■ Tasks and exercises:
[1] Can you extract, word for word, the part of the WMA hog hunt thread starting with "## Bobby Linton" and going on through "(May 14, 2018)"?
[2] Do these statements agree with the WMA hog hunt thread? Answer yes or no for each, quoting the deciding words. (a) The region 6 representative said River Bend WMA would be open for the special hunt. (b) One poster advises calling the DNR LE Office for a certain answer. (c) A poster points out that hogs can be hunted on WMAs from Aug 15 to Feb 28.
[3] How would the forum thread about the WMA hog and coyote hunt go on? Write the next part, picking up after its last post.

■ Text excerpt:
· · · ·

Your input will be thoughtfully considered.

JB


----------



## gaunited (May 8, 2018)

I know in the reg it says all wma are open (unless otherwise specified) but it does not say anything in the regs that any wma is close for this special hunt. So I called and ask the rep in region 6 I believe, to ask if river bend wma will be open for this hunt and the lady told me it will not be open. Just a heads up for anyone who was planning to go their. But if anyone knows how we can tell (other than calling in) what wma will or will not be open please let us know.


----------



## OmenHonkey (May 10, 2018)

gaunited said:


> I know in the reg it says all wma are open (unless otherwise specified) but it does not say anything in the regs that any wma is close for this special hunt. So I called and ask the rep in region 6 I believe, to ask if river bend wma will be open for this hunt and the lady told me it will not be open. Just a heads up for anyone who was planning to go their. But if anyone knows how we can tell (other than calling in) what wma will or will not be open please let us know.



Look at the regs for each WMA your interested in. It will clearly state (Not included in the May16-31st hog and coyote hunt.  Look at the some of the WMA dove fields they will show what i'm talking about.


----------



## gaunited (May 10, 2018)

OmenHonkey said:


> Look at the regs for each WMA your interested in. It will clearly state (Not included in the May16-31st hog and coyote hunt.  Look at the some of the WMA dove fields they will show what i'm talking about.



Thanks I see it now. Also, their are some that don't have a special regulation, I'm assuming those aren't open? for example river bend wma don't have a special regulation and is closed for the may 16-31 hog n coyote hunt but is not stated in the regulation book.


----------



## gatorhater (May 11, 2018)

gaunited, call the DNR LE Office and they can tell you with certainty. There are a ton of WMA's open to dog hunting that have not been open before.


----------



## tomcat58 (May 13, 2018)

*wma hog hunt*

my opinion there is no way anybody would go out and try to kill a hog in hot weather all kinds of bugs and snakes come on (DNR) could have made a better choice when it was cooler ( o thats right yall don't want that many killed any way ) we don't have a problem anyway (HA HA]


----------



## Bobby Linton (May 13, 2018)

From what I have seen at private clubs, baiting on a wma would be a nightmare. Club members get into knock down drag out fights about whose corn pile you are hunting.  I can just see being accosted by some lunatic because I'm hunting too close to their corn on a wma. No thanks.


----------



## Danny Leigh (May 14, 2018)

tomcat58 said:


> my opinion there is no way anybody would go out and try to kill a hog in hot weather all kinds of bugs and snakes come on (DNR) could have made a better choice when it was cooler ( o thats right yall don't want that many killed any way ) we don't have a problem anyway (HA HA]



This ain't the only time you can hunt hogs on WMAs. You do realize you can hunt hogs Aug 15 - Feb 28 and turkey season.

· · · ·

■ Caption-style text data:
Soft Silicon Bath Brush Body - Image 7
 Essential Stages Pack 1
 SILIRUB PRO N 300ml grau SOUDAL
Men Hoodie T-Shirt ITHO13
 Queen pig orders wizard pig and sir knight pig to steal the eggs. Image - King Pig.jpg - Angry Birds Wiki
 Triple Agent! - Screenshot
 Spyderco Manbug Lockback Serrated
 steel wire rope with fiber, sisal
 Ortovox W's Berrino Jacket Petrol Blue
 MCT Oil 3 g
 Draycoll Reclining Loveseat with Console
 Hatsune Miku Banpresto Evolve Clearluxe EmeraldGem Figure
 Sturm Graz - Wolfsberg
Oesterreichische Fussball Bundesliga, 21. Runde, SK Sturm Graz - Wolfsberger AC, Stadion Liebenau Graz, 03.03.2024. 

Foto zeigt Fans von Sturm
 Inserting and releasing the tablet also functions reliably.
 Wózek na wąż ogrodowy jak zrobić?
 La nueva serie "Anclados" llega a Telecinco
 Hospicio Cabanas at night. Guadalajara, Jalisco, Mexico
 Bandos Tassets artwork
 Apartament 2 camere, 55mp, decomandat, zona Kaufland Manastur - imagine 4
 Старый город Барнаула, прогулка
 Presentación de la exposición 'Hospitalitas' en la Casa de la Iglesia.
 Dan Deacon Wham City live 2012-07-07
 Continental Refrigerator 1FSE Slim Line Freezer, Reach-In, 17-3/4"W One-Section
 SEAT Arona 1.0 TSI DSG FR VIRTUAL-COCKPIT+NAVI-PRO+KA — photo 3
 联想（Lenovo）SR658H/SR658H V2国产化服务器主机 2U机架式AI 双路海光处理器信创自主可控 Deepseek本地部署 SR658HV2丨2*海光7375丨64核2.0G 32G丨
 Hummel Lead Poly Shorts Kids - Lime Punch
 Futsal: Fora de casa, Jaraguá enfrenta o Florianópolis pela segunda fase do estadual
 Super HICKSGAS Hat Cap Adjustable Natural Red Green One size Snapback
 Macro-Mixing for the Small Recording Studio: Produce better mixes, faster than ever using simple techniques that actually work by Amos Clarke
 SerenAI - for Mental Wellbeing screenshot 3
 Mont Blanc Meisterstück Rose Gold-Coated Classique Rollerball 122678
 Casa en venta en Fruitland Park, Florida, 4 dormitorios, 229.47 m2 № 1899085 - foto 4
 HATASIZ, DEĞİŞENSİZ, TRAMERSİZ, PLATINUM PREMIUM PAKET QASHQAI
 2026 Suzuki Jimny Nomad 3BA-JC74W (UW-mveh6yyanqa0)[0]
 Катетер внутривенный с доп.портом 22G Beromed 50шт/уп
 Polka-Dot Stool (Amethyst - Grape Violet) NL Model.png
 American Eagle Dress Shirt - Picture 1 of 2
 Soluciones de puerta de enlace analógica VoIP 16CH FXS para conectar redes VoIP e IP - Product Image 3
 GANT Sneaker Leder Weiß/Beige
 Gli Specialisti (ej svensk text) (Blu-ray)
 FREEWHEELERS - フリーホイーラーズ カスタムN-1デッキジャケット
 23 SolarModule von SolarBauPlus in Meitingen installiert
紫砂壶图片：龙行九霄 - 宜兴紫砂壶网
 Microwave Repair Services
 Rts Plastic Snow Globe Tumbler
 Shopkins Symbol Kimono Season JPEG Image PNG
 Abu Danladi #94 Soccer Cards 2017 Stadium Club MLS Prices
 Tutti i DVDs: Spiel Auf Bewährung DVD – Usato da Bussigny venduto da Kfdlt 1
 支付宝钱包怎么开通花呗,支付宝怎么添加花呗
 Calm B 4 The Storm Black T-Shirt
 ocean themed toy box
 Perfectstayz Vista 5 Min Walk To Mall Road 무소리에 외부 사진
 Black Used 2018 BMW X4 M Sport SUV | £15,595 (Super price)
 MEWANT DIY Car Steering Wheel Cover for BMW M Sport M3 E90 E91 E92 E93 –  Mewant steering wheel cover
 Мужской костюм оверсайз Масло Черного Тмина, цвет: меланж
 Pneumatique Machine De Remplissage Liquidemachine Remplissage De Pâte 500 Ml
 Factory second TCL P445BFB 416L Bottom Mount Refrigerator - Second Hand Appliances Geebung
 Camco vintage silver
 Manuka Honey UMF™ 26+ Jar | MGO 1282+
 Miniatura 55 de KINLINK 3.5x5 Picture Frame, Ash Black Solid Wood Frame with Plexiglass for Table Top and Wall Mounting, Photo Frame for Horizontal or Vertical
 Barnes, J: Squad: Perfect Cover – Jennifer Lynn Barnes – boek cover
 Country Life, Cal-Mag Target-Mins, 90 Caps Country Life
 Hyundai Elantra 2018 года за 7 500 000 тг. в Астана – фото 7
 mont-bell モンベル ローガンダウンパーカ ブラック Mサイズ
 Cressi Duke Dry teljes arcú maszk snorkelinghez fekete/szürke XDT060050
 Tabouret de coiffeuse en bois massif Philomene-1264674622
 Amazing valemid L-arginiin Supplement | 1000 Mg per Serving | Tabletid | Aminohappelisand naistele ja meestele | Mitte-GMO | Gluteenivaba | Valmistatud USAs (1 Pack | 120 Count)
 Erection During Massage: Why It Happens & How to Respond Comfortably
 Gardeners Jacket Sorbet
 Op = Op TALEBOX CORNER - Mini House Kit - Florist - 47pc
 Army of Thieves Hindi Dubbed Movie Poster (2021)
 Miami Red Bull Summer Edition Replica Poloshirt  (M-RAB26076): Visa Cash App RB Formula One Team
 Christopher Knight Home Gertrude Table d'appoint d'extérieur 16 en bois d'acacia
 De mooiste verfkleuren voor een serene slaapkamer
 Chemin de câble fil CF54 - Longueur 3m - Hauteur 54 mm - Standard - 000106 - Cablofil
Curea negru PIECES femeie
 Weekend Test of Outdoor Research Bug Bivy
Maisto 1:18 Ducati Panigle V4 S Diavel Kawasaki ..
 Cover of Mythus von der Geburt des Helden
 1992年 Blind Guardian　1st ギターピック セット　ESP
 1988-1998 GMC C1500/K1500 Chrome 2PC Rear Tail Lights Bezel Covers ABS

· · · ·

■ Task-by-task outputs:
[1]
## Bobby Linton (May 13, 2018)

From what I have seen at private clubs, baiting on a wma would be a nightmare. Club members get into knock down drag out fights about whose corn pile you are hunting.  I can just see being accosted by some lunatic because I'm hunting too close to their corn on a wma. No thanks.


----------



## Danny Leigh (May 14, 2018)

[2]
(a) No: "the lady told me it will not be open."
(b) Yes: "call the DNR LE Office and they can tell you with certainty."
(c) Yes: "You do realize you can hunt hogs Aug 15 - Feb 28 and turkey season."

[3]
----------



## jkendal1 (May 14, 2018)

Is spot and stalk out of the question at a WMA? I just would rather not be shot.


----------



## Bobby Linton (May 14, 2018)

Spot and stalk is fine.  The person texting and driving is probably 1000 times more likely to kill you on the way to a wma than getting shot when you get there.


----------



## jkendal1 (May 16, 2018)

*So We can use any BIG OR SMALL GAME WEAPON???*

"HUNTING FERAL HOGS AND COYOTES
A Feral Hog and Coyote Season will be held from May 16-31 on all
WMAs (unless otherwise specified). During this two week hunt, any
legal firearm for big or small game may be used except on Archery Only
areas where hunters can only use archery equipment. In addition, feral
hogs and coyotes may be taken during any small or big game season
with the appropriate lawful weapons. Hunter orange is required. No
night hunting or baiting allowed. Electronic calls may be used. "


----------



## patcavscout (May 16, 2018)

Here's an official list of the WMAs having a special hunt with their restrictions listed by region.

http://georgiawildlife.com/hunting/coyoteferalhogseason


----------



## mguthrie (May 16, 2018)

patcavscout said:


> Here's an official list of the WMAs having a special hunt with their restrictions listed by region.
> 
> http://georgiawildlife.com/hunting/coyoteferalhogseason



It appears that MOST are open to dog hunting as a few have no dogs listed in special regs. I hope that's the case. I'm not a hog dogger but glad to see they are getting more opportunities.


----------



## blackbear (May 17, 2018)

Do you have to sign in?checkout hogs?
We can use buckshot now on wmas right?


----------



## Taxman (May 17, 2018)

*Don’t waste time*

I spent countless hours and hiked 12 miles scouting last week for hogs.  Spot and stalked within 47 yds before I was winded.  Went back today and was disappointed not to see any.  Had them pegged down around a big wma tract.  

Well on the way out I saw a truck loaded with dogs. Nice guy with his family.  Proceeded to inform me how his dogs had been chasing hog all evening and they had another bayed but he couldn’t figure how to get to him without leaving his truck. 

My fault.  Didn’t realize dogs were allowed for this hunt. Hunted it many times before and no dogs allowed.


----------



## Taxman (May 17, 2018)

*Hog hunt*

Not really complaining,  very nice young family out enjoying the outdoors.  Just a heads up for others headed out with stick and string.


----------



## littlewolf (May 18, 2018)

Taxman, same boat as you. I couldn't figure it out looking at the regulations so called DNR and asked. They said dogs are allowed for this hunt on this particular WMA, but next year they wont be.


----------



## littlewolf (May 18, 2018)

Also to your question, Blackbear, there was a sign in sheet at the check station. You do not have to checkout your hogs. I am not sure about buckshot but you can use deer rifle.


----------



## Taxman (May 18, 2018)

I don’t hunt dogs but don’t like to see those hunters excluded.  Would have been nice to split the days so all could have a opportunity for success.  My strategy now is to pack light, carry bear spray in case dogs turn on meand chase the dogs!!! Lol)


----------



## mguthrie (May 20, 2018)

Taxman said:


> I don’t hunt dogs but don’t like to see those hunters excluded.  Would have been nice to split the days so all could have a opportunity for success.  My strategy now is to pack light, carry bear spray in case dogs turn on meand chase the dogs!!! Lol)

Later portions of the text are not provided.